In a game the Huskers simply needed to have, Martin refused to let the Blackshirts slip up. He brought his intensity and energy to a team lacking in both on a blustery afternoon and led the defense to a
great overall performance.

Yet what also makes Eric Martin near and dear to the hearts of Nebraska fans is the path he took to such success.

Martin began as a relatively unheralded 3-star recruit from California. After not receiving much playing time as a freshman, he received more playing time with the special teams as a sophomore.

And through hard work and perseverance, Martin eventually won himself a starting job and a place on the media’s All-Big Ten first team in his final season.

Whether its fans like to admit it or not, Nebraska will never be able to recruit the classes abundant with 5-star prospects like USC now does and Miami did in the past. Nebraska is and likely will always be a place for 3- and 4-star recruits who fit the system, work hard and bide their time before achieving the highest levels of success at the collegiate level.

Even past Husker greats did not enter Lincoln as instant stars. Many people forget that Heisman Trophy winner Eric Crouch was still in a battle for the starting quarterback position in his sophomore year.

Other schools may have the Marcus Lattimores and Johnny Manziels who can enter a program and immediately reach superstar status.

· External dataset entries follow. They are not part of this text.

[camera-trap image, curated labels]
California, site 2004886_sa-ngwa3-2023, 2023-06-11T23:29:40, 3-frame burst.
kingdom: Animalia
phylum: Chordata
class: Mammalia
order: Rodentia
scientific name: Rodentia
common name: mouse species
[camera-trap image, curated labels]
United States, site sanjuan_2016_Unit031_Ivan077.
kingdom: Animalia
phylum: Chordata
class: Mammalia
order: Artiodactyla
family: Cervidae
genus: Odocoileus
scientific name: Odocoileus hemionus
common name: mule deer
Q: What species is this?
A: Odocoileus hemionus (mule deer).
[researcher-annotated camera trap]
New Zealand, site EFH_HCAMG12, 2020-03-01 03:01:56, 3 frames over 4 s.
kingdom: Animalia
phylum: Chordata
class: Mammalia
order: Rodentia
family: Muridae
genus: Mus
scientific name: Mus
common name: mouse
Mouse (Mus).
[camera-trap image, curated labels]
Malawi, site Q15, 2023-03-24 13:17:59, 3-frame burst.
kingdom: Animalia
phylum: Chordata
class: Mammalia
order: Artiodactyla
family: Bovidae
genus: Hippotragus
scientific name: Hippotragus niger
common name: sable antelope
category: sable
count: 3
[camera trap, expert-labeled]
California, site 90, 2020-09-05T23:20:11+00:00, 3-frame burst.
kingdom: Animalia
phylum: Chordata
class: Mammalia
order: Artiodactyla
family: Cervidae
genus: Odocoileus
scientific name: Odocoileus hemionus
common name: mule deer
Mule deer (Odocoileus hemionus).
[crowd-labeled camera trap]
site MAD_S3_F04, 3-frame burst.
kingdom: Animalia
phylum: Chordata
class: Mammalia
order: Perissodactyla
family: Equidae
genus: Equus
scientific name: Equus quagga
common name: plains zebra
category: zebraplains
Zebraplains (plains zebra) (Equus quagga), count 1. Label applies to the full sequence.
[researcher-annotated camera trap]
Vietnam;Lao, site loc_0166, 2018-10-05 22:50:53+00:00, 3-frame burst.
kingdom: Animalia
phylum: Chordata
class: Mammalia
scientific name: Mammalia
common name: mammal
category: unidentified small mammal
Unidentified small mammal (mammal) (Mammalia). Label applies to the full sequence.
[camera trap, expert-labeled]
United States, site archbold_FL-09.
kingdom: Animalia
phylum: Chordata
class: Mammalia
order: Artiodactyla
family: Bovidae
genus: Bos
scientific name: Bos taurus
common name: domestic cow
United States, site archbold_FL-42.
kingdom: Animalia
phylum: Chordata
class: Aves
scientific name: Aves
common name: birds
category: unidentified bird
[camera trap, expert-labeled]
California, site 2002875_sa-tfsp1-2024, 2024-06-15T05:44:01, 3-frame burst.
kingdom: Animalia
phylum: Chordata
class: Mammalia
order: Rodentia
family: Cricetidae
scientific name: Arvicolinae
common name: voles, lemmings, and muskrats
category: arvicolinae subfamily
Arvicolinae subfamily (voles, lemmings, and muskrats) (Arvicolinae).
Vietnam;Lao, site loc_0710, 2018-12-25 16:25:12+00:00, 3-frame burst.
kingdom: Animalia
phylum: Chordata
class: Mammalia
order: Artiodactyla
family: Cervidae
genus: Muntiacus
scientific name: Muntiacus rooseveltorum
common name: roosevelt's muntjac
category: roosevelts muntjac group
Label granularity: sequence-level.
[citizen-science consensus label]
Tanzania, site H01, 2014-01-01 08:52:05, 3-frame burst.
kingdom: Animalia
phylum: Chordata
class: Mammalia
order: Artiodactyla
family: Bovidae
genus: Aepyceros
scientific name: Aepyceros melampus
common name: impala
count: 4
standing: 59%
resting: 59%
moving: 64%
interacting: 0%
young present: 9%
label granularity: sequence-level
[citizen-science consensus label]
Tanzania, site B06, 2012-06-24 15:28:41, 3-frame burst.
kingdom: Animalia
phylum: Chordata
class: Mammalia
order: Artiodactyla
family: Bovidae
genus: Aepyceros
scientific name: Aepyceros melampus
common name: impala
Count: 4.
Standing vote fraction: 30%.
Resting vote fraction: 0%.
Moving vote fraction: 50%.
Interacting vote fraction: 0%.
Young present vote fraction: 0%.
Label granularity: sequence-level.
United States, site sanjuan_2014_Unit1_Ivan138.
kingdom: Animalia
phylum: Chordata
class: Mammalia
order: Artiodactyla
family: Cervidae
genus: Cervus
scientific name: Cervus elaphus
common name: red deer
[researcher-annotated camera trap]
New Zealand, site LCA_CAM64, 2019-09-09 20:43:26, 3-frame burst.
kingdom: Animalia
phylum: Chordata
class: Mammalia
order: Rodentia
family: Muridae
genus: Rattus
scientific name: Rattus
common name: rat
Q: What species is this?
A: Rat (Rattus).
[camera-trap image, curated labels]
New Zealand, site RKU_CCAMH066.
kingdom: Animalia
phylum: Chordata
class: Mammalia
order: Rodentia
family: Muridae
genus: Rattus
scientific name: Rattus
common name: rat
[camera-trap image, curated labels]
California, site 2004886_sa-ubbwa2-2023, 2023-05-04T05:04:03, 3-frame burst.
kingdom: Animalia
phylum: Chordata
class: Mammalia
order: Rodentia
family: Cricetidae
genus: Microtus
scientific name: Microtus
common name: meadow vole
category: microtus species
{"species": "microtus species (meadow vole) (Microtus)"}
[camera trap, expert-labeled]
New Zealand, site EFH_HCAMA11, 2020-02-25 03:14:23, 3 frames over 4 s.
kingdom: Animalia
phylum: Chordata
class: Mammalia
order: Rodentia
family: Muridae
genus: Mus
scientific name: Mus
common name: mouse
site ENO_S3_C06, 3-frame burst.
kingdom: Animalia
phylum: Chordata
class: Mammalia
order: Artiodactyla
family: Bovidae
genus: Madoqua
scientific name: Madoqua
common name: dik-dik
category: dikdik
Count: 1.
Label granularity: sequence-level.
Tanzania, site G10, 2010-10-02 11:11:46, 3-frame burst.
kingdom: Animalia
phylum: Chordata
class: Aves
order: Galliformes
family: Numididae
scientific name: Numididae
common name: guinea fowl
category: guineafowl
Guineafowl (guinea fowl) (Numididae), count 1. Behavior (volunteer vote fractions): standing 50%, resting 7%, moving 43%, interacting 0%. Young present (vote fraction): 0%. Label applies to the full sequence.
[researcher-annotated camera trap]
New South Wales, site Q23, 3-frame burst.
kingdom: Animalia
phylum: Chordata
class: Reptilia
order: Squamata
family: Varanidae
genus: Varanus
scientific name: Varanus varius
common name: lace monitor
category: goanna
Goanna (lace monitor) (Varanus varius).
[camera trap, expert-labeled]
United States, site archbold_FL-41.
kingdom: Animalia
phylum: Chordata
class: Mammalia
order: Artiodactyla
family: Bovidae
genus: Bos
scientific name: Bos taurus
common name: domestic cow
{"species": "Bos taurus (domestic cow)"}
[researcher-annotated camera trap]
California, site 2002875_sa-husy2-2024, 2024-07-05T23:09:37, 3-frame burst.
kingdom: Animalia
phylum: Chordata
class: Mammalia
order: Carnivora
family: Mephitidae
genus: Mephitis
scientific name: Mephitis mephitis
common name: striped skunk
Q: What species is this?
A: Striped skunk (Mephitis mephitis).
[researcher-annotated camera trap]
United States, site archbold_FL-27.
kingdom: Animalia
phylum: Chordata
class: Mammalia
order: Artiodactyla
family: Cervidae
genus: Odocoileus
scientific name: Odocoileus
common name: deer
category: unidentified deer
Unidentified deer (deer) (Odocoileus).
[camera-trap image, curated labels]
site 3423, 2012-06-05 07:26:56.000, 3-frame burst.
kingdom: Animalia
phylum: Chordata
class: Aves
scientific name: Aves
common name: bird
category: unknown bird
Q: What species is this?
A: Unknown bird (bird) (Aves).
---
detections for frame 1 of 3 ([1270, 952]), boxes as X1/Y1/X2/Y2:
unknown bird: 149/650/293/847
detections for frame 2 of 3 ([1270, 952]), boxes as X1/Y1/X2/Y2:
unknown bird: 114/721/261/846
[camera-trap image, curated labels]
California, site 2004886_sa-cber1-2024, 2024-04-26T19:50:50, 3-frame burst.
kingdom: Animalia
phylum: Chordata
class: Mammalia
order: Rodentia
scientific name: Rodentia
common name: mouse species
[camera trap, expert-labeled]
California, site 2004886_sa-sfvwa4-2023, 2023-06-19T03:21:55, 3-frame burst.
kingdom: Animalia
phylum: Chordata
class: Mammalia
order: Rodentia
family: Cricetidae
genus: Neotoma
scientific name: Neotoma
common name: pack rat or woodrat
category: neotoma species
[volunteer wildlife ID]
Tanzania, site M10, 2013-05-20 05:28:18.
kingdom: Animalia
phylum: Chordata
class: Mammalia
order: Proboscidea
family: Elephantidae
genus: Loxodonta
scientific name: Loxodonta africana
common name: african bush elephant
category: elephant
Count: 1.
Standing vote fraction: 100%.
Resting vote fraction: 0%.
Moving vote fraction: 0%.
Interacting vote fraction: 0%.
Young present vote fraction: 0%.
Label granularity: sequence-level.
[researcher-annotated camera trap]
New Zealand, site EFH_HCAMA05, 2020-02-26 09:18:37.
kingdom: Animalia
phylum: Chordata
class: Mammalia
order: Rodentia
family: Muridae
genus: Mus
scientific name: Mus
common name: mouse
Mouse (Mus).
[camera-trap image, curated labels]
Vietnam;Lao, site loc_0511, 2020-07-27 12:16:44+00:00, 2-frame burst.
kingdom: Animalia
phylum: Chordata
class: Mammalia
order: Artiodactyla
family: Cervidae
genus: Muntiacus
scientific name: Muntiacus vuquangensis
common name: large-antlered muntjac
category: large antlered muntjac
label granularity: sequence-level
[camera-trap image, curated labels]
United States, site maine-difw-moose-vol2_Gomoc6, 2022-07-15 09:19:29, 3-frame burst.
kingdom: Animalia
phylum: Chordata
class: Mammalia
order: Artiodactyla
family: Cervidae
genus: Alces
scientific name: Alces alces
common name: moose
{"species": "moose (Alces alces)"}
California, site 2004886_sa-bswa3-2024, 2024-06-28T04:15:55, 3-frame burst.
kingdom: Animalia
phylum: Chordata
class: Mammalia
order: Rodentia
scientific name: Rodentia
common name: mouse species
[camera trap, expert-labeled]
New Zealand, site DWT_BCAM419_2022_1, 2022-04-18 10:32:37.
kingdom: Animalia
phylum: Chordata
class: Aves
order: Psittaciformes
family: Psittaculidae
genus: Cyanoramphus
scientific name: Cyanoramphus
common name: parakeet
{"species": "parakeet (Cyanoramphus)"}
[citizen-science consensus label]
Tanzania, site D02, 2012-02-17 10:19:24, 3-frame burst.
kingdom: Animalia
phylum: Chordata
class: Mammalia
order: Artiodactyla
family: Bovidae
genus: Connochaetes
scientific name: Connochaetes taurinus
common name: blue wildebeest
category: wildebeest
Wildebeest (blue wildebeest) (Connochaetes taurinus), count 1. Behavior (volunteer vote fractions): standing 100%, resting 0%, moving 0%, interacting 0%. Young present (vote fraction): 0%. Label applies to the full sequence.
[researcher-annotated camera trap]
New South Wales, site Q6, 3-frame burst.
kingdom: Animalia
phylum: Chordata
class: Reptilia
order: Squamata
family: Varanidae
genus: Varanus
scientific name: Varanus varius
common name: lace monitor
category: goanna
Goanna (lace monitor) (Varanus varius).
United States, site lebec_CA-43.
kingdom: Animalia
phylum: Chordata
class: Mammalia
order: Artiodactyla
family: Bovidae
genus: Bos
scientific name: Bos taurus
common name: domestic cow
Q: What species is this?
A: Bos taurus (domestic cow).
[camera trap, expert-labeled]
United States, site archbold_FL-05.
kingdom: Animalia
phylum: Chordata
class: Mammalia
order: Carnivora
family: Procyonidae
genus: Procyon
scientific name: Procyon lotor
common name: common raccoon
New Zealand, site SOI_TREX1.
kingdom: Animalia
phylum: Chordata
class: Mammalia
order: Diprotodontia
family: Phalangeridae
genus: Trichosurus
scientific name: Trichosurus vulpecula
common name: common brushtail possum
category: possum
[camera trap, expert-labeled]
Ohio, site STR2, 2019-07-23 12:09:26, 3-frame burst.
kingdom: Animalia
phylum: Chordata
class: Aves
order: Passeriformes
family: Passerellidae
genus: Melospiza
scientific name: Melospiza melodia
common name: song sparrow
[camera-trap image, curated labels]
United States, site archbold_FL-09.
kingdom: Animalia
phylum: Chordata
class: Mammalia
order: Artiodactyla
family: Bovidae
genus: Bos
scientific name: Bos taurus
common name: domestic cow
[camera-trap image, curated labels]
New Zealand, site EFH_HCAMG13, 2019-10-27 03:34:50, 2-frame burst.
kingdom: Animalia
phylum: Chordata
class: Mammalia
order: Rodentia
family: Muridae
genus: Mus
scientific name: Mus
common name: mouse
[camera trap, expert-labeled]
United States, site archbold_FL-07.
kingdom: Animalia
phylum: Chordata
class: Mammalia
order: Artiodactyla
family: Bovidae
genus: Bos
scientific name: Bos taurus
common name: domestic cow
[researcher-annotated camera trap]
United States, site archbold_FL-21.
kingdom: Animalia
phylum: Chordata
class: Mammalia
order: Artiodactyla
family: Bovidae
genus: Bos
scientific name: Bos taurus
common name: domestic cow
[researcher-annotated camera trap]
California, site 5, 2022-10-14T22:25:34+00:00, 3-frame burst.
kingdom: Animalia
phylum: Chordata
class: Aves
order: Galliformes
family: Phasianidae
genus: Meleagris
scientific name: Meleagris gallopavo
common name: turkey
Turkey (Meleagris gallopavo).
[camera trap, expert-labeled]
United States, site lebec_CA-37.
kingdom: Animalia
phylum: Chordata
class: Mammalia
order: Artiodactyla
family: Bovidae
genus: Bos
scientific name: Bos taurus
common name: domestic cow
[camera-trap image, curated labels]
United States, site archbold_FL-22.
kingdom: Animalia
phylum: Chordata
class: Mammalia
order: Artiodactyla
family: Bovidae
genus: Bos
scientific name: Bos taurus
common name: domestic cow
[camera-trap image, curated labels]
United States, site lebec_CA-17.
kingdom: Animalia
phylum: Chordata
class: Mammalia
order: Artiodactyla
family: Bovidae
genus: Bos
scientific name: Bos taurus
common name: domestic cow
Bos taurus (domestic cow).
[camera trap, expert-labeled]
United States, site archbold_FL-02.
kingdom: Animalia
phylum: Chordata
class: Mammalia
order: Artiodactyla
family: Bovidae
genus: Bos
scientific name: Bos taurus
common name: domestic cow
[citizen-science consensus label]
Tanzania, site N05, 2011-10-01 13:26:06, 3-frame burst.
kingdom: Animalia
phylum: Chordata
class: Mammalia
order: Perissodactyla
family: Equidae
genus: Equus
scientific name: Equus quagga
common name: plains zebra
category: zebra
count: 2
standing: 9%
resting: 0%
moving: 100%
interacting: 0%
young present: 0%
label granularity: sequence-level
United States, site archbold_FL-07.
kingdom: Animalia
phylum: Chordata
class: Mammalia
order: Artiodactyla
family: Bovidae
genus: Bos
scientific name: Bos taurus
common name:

But that is simply not the case at Nebraska, which is why Eric Martin will be so dearly missed in Lincoln.

Martin brought something to the game that few others could. He had that spark, that energy and that charisma that can simply infect a team and alter the outcomes of games.

But that leadership role was not granted to him immediately upon his arrival. Like many other great Huskers before him, Martin worked hard, rose through the ranks and eventually earned his moments in the spotlight.

There are certainly many other Huskers graduating this year who made significant contributions to the program during their time. But the Nebraska football team will have to look long and hard for players who offer those intangibles provided by Eric Martin.